We run four sets of experiments: 1. Convolution with no communication: We run the 'distcony benchmark' associated with our modified distributed tensor library, using the arguments 'conv-algo AUTOTUNE -skip-allreduce -skip-chanfilt-comm' (plus associated arguments to specify the particular problem being benchmarked). 2. We adapted the Aluminum 0.2.1 'benchmark\_allreduces' benchmark to benchmark segmented allreduces. Each configuration was run with the NCCL backend and the environment variables 'AL\_PROGRESS\_RANKS\_PER\_NUMA\_NODE=2' and 'NCCL\_TREE\_THRESHOLD=0'. 3. Stationary-x benchmarks: We run the 'distconv\_benchmark' associated with our modified distributed tensor library, using the arguments '-conv-algo AUTOTUNE' (and '-chanfilt-algo X' needed, plus associated arguments to specify the particular problem being benchmarked). We set the environment variables 'AL\_PROGRESS\_RANKS\_PER\_NUMA\_NODE=2' and 'NCCL\_TREE\_THRESHOLD=0'. 4. End-to-end training experiments used our modified version of LBANN and specified the appropriate model file and partitioning strategy. Models were generated using LBANN's Python interface for ResNet-50 and Wide ResNets. We set the following environment variables: DISTCONV WS CAPACITY FACTOR = 0.1,LBANN\_DISTCONV\_CONVOLUTION\_ FWD ALGORITHM AUTOTUNE, LBANN\_DISTCONV\_CONVOLUTION\_BWD\_DATA\_ RITHM = AUTOTUNE, LBANN\_DISTCONV\_CONVOLUTION\_ BWD FILTER ALGORITHM LBANN\_DISTCONV\_NUM\_PRE\_GENERATED\_SYNTHETIC\_ DATA = 1, LBANN DISTCONV EVALUATE PERFORMANCE LBANN\_DISTCONV\_TENSOR\_SHUFFLER 1. HYBRID, NCCL\_TREE\_THRESHOLD 0, AL\_PROGRESS\_RANKS\_PER\_NUMA\_NODE  $OMP_NUM_THREADS = 4.$ 

Exact problem configurations are given within the paper. Every experiment was run on a quiet system in a dedicated allocation of 512 compute nodes. Each run was launched using 'jsrun -n <num nodes> -d packed -b packed:10 -r 1 -c 40 -g 4 -a <ranks per node>'.
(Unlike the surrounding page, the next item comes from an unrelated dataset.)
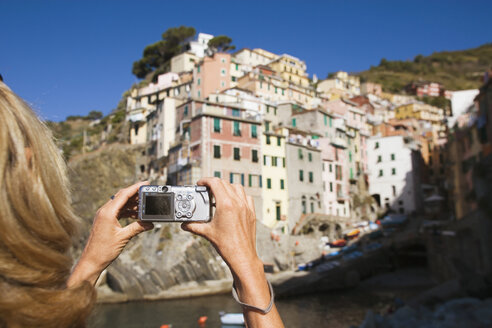 Italy, Liguria, Riomaggiore, Woman photographing houses - MRF01027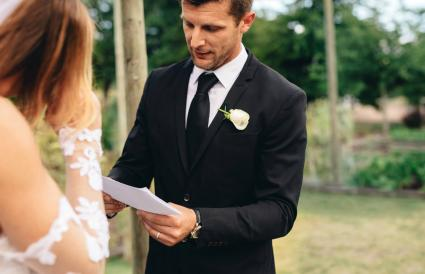 Groom reading poem to bride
#### ARTIFACT AVAILABILITY

Software Artifact Availability: Some author-created software artifacts are NOT maintained in a public repository or are NOT available under an OSI-approved license.

Hardware Artifact Availability: There are no author-created hardware artifacts.

Data Artifact Availability: There are no author-created data artifacts.

Proprietary Artifacts: No author-created artifacts are proprietary.

List of URLs and/or DOIs where artifacts are available:

N/A

# BASELINE EXPERIMENTAL SETUP, AND MODIFICATIONS MADE FOR THE PAPER

Relevant hardware details: Lassen, 650 nodes, 2x IBM POWER9 + 4x NVIDIA V100 16 GB/NVLINK2 + 2x IB EDR per node

Operating systems and versions: BlueOS 3.2-24

Compilers and versions: GCC 7.3.1

Applications and versions: LBANN-distconv

Libraries and versions: SpectrumMPI 2019.01.30, CUDA 9.2.148, cuDNN 7.5.0, NCCL 2.4.2, Aluminum 0.2.1, Hydrogen 1.2.0

Key algorithms: Stochastic gradient descent

Input datasets and versions: ILSVRC-2012 (ImageNet 1K)

Paper Modifications: We modified LBANN's distributed tensor library to support tensors with distributed channel or filter dimensions. We then modified its convolution implementation to support the stationary-x, -y, and w algorithms (as described in the paper). We did not need to modify its other layers (batchnorm, ReLU, etc.) as they naturally handled the distributed channel dimension. We implemented optimized CUDA kernels for packing/unpacking noncontiguous reduce-scatters/allgathers on the channel dimension. We added appropriate communicators and hooks for the necessary (segmented) reduce-scatters, allgathers, and allreduces.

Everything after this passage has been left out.